New StingRay Policies for both Washington State and the Department of Justice

news-police-stingrayBy Matthew McCoy

Both the State of Washington and the United States Department of Justice (DOJ) have recently issued new policies regarding law enforcement’s use of cell site simulators. Colloquially known as StingRays, cell site simulators spoof cell towers and trick mobile devices in close proximity to the simulator into connecting with it and unveiling their unique location information. While it is possible to initiate more sophisticated attacks, such as deception and logging of message contents, the DOJ asserts in its new policy that its Stingrays are not configured with such capabilities in accordance with the pen register and trap and trace definitions in 18 U.S.C. §3127(3).
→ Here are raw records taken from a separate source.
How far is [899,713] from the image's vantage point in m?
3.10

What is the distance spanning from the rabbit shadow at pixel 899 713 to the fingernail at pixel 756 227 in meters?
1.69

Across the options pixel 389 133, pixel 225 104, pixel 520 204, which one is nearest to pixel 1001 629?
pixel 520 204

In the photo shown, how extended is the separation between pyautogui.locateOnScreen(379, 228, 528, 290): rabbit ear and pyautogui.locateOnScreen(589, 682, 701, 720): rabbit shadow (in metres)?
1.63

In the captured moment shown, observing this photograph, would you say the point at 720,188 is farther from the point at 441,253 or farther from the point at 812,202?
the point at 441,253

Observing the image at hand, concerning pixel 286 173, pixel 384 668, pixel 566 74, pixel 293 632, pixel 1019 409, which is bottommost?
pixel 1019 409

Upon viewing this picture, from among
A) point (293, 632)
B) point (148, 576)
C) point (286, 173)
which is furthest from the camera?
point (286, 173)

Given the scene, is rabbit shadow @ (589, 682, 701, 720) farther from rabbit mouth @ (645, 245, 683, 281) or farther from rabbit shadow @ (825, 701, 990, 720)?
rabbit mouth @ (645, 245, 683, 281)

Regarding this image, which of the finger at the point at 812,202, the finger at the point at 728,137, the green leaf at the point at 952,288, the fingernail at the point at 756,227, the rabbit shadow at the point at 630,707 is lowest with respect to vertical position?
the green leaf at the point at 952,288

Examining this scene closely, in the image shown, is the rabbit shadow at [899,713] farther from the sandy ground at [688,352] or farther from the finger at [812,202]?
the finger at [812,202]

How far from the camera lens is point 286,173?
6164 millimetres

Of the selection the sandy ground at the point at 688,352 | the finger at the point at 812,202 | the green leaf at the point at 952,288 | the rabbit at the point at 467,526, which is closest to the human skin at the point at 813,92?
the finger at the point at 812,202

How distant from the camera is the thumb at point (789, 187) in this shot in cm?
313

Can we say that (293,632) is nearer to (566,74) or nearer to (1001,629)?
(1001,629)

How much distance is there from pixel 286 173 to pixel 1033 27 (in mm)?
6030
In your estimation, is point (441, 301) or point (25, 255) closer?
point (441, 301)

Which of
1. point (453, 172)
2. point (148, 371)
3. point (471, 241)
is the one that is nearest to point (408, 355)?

Previous use of StingRays, unveiled by research by privacy advocates, show that both federal, state, and local law enforcement entities have been previously approved under traditional pen register/trap and trace orders. While the DOJ argues that obtaining authorization pursuant to the Pen Register Statute is appropriate for these devices, critics say pen registers, which record the numbers dialed to and from a phone, are different than cell site simulator technology, which record a phone’s location and manipulate how a phone connects with its cellular network.Motivated by this discrepancy and cries from privacy advocates, Washington joined a series of other states in passing StingRay legislation. While not the first to require a warrant under probable cause for the use of a StingRay, Washington’s data regulation and deletion policies are the first of their kind in the nation. Signed into law May 11th, RCW 9.73 requires law enforcement to request an ex parte order authorizing the use of the device. The request must include the type of data being collected, and it requires that law enforcement take “all steps necessary” to permanently delete any information or metadata collected from any party not specified in the court order. Additionally, law enforcement must delete the data from the target within thirty days if there is no longer probable cause to support the belief that such data is evidence of a crime.

The DOJ issued their policy guidance on the use of cell site simulator technology on September 3rd. While defending its previous use of cell site simulators under the pen/trap framework, the new DOJ policy now requires law enforcement to either seek a warrant in addition to a pen register order, or seek a warrant that contains all the information required in a pen register oder pursuant to 18 U.S.C. §3123. The new DOJ policy does not require law enforcement to request a warrant under exigent circumstances. in order to receive a warrant, law enforcement requests must describe the general terms of the technique to be employed, including the description that the investigators plan to send signals that will cause both the target cell phone, as well as other non-target phones in the area, to emit unique identifiers and location information, and that the cell phones affected may experience temporary disruption of service from their service provider because of the technology in use.

The DOJ’s policy also follows Washington’s lead in requiring data retention and deletion standards. The guidance requires the warrant application to detail how the data collected will be used and disposed. All data must be deleted within thirty days, or once the target device is found, mirroring Washington’s law.

Perhaps this hints at a recipe as to how privacy and civil liberties policy can be affected; lead with state laws, which pressure federal policies to follow suit. Whatever the case, it is evident Washington State is, and can continue to be, a leader in this field.